最後列の小さな灯り
霧生まどかは、商店街のミニシアター「灯座」へ通っている。
客席は四十席。上映作品は古い外国映画や、小さな町では一週間しかかからない作品が多い。
まどかは最後列の右端を選ぶ。
映画が特別好きだからではない。
自宅では途中で洗濯機が鳴り、職場では休憩中も電話が来る。
灯座の暗闇では、二時間、席を立たなくてよい。誰かの物語へ集中できない日でも、自分の用事から離れていられた。

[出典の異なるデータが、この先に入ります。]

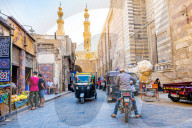 FEATURE - Ägypten: Reiseimpressionen aus der Nilmetropole Kairo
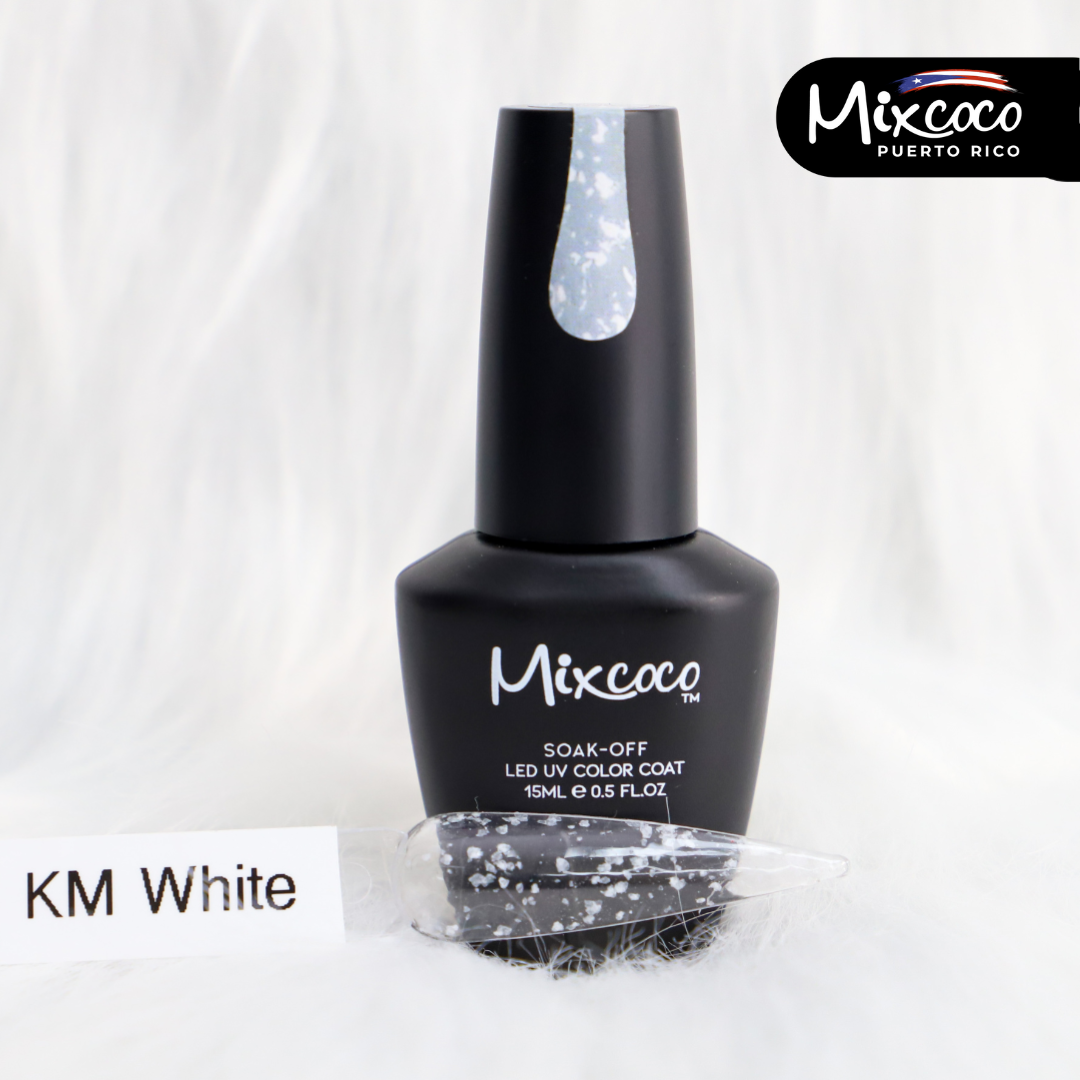 KM WHITE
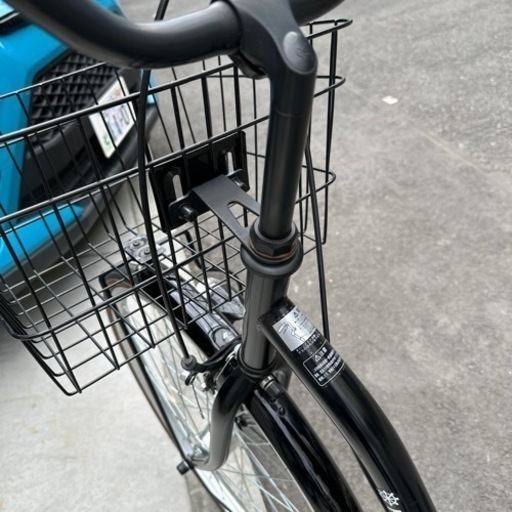 (値下げ)丸石サイクル　フリータイムLS  自転車　美品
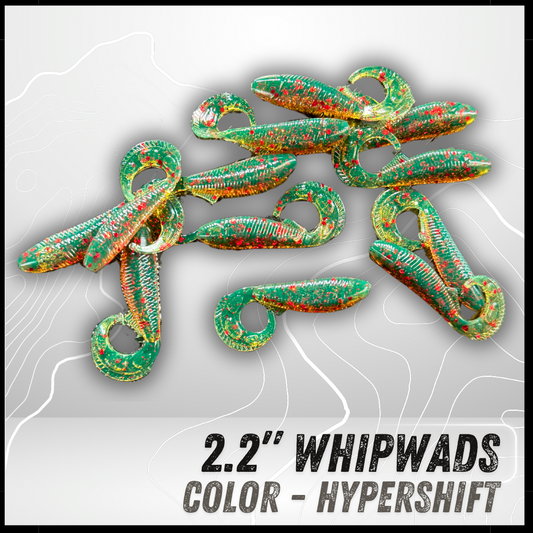 12PK 2.2" Epic Whipwads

上映前、受付の女性から小さな紙コップの白湯をもらう。
「今日は冷えますから」
売店の飲み物ではなく、電気ポットの湯だ。
まどかはそれを両手で持ち、予告編を待つ。
ある夜、最後列の右端に「故障中」の札が貼られていた。
座面のばねが外れたという。
まどかは左端へ座った。
同じ最後列なのに、出口の灯りが反対側に見え、落ち着かない。
映画は、老女が故郷の家を片づける話だった。
まどかは途中で何度も右端の空席を見た。
スクリーンより、自分の席へ気持ちが向いていることがおかしくなる。
上映後、受付の女性が工具箱を持って客席へ入った。
「直るんですか」
「ばねを替えれば」
「手伝えます?」
まどかは自分でも意外なことを言った。
二人で座面を持ち上げ、外れた金具を確認した。
専門的な作業は女性が行い、まどかは懐中電灯を照らすだけ。
暗い客席で、小さな光がねじとばねを照らした。
「いつもここですよね」
「覚えてました?」
「右端だけ、座面の布が少し柔らかいので」
修理が終わり、まどかは試しに座った。
以前より少し高く、ばねがしっかり返る。
「違いますね」
「使えばまた馴染みます」
次の上映日、右端へ座った。
白湯の紙コップを置き、予告編の音を待つ。
席はまだ硬い。それでも、自分の体重を受けるたび少しずつ変わっていく。
灯座は自分だけの劇場ではない。
知らない客が同じ席へ座り、布を柔らかくする。それでも暗くなれば、まどかは誰の役割も持たない一人の観客になれた。
映画が終わると、白湯の温度と古い幕の埃っぽい匂いが残り、最後列の小さな灯りだけが帰り道を静かに示した。